The tasks
a. Which distinct words or phrases appear inside quotation marks in the passage on Heidegger's "nothingness"? List each one once.
b. In the passage on Heidegger's "nothingness", update the part that opens with the words containing "Heidegger's talk about" and closes with "experience of angst." so that "philosophers" reads "scholars".
c. Continue the passage on Heidegger's "nothingness" from where it stops.

Provided text
Heidegger's talk about "nothingness" is not easy to grasp, and it has caused an extensive discussion among philosophers. What he means by "nothing" or "nothingness" is not the void brought about by imagining that everything that exists is gone, for example. It also is not the result of the logical act of universal negation. To understand what Heidegger means by "nothingness" it is necessary to pay close attention to the details that emerge when he describes the experience of angst.

What happens in the experience of angst is described as a "drawing away" or "slipping away" of the world--the world as a whole. In the unspecified dread experienced in angst the world in its entirety turns into something remote and strange. Even very familiar things, things that make up the ordinary environment of everyday life, turn, as it were, into alien and uncanny objects. The cares and feelings that usually connect a person to his or her everyday environment wither away. In Heidegger's words:

All things, and we with them, sink into indifference. But not in the sense that everything simply disappears. Rather, in the very drawing away from us as such, things turn toward us. This drawing away of everything in its totality, which in angst is happening all around us, haunts us. There is nothing to hold on to. The only thing that remains and comes over us--in this drawing away of everything--is this "nothingness."(2)

Data extract
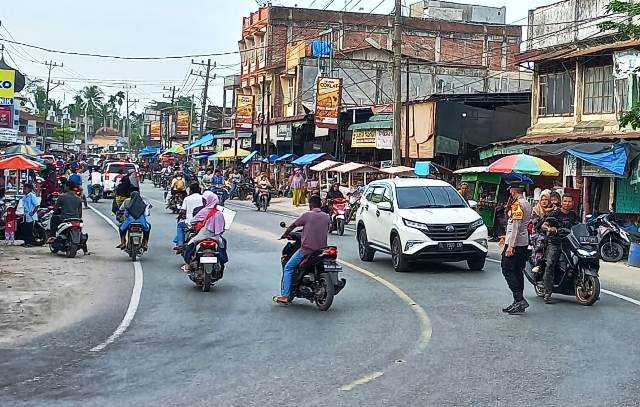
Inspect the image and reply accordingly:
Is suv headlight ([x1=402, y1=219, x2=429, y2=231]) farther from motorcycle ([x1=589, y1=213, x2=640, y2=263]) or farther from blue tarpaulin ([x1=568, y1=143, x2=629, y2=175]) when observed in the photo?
blue tarpaulin ([x1=568, y1=143, x2=629, y2=175])

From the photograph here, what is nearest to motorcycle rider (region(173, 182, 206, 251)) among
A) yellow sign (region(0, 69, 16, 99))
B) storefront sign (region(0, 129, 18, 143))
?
storefront sign (region(0, 129, 18, 143))

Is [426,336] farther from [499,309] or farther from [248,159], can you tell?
[248,159]

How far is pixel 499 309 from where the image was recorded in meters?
11.6

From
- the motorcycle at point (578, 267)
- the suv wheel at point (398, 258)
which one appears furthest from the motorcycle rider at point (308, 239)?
the suv wheel at point (398, 258)

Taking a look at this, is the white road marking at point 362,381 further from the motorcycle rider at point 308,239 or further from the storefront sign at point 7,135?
the storefront sign at point 7,135

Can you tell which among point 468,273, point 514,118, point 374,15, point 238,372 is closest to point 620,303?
point 468,273

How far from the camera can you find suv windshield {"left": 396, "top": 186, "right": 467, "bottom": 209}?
54.9 feet

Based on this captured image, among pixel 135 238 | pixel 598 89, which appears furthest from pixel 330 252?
pixel 598 89

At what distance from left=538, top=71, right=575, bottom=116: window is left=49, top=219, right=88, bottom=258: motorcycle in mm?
16005

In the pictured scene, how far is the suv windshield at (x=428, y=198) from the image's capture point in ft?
54.9

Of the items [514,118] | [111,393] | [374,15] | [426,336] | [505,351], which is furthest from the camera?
[374,15]

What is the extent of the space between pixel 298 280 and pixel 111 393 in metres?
5.08

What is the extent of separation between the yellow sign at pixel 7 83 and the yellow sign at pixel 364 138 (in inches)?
630

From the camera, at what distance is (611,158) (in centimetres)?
2064
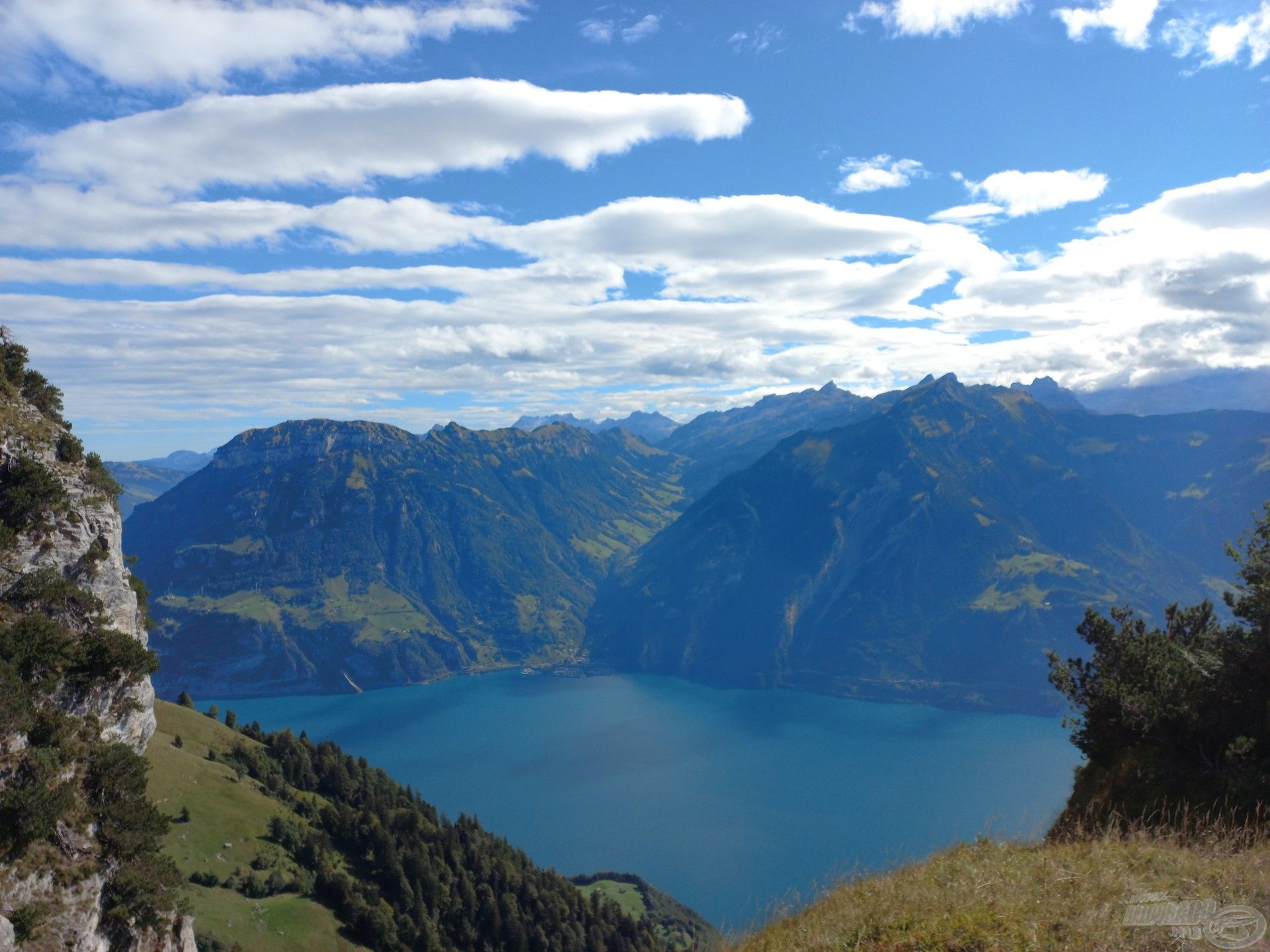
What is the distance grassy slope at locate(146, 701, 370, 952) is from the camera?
208 feet

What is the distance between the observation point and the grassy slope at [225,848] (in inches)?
2494

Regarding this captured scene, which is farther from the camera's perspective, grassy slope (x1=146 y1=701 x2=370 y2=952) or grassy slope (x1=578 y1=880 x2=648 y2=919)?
grassy slope (x1=578 y1=880 x2=648 y2=919)

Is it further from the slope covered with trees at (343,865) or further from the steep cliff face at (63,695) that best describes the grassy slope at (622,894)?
the steep cliff face at (63,695)

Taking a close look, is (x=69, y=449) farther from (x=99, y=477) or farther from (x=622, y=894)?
(x=622, y=894)

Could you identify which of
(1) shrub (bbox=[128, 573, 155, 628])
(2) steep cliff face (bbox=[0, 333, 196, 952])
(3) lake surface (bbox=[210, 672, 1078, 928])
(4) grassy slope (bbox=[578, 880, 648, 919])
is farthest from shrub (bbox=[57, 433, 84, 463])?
(3) lake surface (bbox=[210, 672, 1078, 928])

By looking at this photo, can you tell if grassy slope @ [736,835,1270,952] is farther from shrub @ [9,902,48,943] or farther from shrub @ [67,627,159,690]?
shrub @ [67,627,159,690]

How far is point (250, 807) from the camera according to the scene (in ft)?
267

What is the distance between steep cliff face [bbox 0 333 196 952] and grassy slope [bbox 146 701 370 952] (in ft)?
116

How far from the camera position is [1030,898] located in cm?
1087

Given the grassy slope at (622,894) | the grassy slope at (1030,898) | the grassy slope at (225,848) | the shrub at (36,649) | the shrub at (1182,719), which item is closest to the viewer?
the grassy slope at (1030,898)

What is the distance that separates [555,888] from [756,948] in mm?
98799

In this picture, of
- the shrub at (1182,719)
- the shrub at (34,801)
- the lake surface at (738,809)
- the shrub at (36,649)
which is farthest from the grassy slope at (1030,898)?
the lake surface at (738,809)

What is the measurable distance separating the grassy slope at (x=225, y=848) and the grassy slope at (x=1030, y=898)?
63.3 metres

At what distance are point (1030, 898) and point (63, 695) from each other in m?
32.3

Responses in order
a. "nothingness", "nothing", "drawing away", "slipping away"

b.
Heidegger's talk about "nothingness" is not easy to grasp, and it has caused an extensive discussion among scholars. What he means by "nothing" or "nothingness" is not the void brought about by imagining that everything that exists is gone, for example. It also is not the result of the logical act of universal negation. To understand what Heidegger means by "nothingness" it is necessary to pay close attention to the details that emerge when he describes the experience of angst.

c.
That things do not "simply disappear" in the experience of angst is important. Things actually "turn toward us"-as things that are alien and uncanny. In the experience of angst things have, in fact, a peculiarly ominous presence. In Being and Time Heidegger compares the experience of angst with the dread that we may feel in the dark: Without light we see nothing, yet the feeling of dread arises precisely because things are present-somewhere out there, vaguely threatening, but without revealing any danger in particular. (3) It is in this way that the totality of what exists remains present in the state of angst, even though we have the feeling that everything is "drawing away." What Heidegger refers to as "nothingness," in other words, appears in the presence of things-in the presence of the world that has become thoroughly alien and "indifferent." This shows that the "nothingness" Heidegger talks about in "What is Metaphysics?" is not anything like a physical void, but a void-as one might say-of sense, of significance, or of meaning.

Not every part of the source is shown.